I thought the ASA Scoring system was a max of 6 points because you add the score for severity of OSA (0-4) + the invasiveness for surgery OR the need for pos-op oioids

 

Dr. Doyle replies:

  You are correct, except OSA (0-4) should be OSA (0-3). See http://www.anesthesia.utoronto.ca/edu/cme/courses/m11/m11p10.htm  

Question #6:

What are the statistics with patients with OSA coming for surgery like mortality and morbidity 1 in ????? patients dying or having complications

Dr. Doyle replies:

This specific question has not been definitively addressed in the literature. A recent review, however, may help enlighten you: Chung SA, Yuan H, Chung F. A systemic review of obstructive sleep apnea and its implications for anesthesiologists. Anesth Analg. 2008 Nov;107(5):1543-63. This article is available online at ether.stanford.edu/asc/documents/osa1.pdf

Question #5:

Should children with suspected OSA due to grossly enlarge tonsils/adenoids have a sleep study before any surgery under G.A.?

09/5/2011 5:34:56 PM, R.L.

Dr. Doyle replies:

I am not qualified to answer this, but I suspect that the answer would generally be no, especially when the patient is scheduled to get a tonsilectomy. For an authoritative answer I would consult a pediatric anesthesiologist.

 

Question #4:

Are there any objective criteria for choosing awake intubation in OSA?

10/4/2008 10:35:56 PM, R.B.S.


Dr. Doyle replies:

Not really. This is a matter of clinical judgment that takes into account your clinical experience, the degree of your aversion to clinical risk, the available equipment, etc.
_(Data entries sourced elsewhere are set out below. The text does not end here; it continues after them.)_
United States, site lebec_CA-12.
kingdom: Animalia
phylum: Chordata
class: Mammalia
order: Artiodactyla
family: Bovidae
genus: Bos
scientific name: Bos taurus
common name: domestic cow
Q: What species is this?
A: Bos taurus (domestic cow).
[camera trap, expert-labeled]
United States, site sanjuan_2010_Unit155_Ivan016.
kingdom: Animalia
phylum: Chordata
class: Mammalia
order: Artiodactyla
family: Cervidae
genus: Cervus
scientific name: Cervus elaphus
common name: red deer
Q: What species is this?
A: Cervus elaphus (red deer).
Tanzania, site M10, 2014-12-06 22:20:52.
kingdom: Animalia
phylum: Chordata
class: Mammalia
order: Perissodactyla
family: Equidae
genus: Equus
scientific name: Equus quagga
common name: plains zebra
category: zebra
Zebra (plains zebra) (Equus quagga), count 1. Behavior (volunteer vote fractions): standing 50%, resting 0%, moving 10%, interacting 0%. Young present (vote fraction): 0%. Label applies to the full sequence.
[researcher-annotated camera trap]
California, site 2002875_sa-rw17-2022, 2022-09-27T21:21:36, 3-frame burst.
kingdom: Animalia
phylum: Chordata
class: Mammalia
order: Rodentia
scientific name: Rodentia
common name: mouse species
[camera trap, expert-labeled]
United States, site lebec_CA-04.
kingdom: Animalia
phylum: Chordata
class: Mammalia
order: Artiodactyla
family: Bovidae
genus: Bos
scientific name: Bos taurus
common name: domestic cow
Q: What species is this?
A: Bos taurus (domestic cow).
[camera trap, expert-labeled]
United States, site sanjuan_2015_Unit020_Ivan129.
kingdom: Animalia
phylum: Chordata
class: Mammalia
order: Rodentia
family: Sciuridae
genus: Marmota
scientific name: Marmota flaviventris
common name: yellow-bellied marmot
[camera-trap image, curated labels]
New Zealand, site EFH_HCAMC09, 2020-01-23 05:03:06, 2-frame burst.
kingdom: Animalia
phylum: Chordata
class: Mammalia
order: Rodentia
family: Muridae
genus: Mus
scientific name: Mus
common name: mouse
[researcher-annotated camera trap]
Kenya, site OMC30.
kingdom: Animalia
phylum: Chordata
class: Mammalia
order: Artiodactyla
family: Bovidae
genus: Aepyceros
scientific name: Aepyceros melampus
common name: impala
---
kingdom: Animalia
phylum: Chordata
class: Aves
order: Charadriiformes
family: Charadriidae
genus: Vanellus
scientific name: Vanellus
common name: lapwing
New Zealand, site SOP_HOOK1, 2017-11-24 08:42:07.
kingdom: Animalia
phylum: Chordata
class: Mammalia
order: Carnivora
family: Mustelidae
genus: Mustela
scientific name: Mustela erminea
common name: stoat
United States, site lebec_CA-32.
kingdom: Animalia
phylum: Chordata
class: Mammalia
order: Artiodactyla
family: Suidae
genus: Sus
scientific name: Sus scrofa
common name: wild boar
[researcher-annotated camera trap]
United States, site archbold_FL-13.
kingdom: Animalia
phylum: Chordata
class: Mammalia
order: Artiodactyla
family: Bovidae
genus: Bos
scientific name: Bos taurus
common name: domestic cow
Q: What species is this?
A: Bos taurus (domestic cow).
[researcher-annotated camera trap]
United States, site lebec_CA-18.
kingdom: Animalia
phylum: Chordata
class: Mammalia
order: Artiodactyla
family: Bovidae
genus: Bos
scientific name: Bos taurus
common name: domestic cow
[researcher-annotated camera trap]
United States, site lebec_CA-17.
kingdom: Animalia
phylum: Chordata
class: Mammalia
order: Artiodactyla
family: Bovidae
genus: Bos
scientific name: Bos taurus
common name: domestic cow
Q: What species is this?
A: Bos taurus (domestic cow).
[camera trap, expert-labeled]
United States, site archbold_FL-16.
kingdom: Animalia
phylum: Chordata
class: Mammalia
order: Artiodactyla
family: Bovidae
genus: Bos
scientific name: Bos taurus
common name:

Your best bet would be to begin with the 11-step airway assessment tool in the May 2003 ASA Difficult Airway Algorithm. (See Practice Guidelines for Management of the Difficult Airway Anesthesiology V.98 No.5, May 2003)




Question #3:

Any hospitals out there have bedside spirometry and apnea monitors for these patients? Our hospital only has these facilities in monitored beds like step-down and ICU, unfortunately. I'd like to see a move towards centrally-monitored apnea and pulse oximetry so we can stop using up high dependency beds for these patients.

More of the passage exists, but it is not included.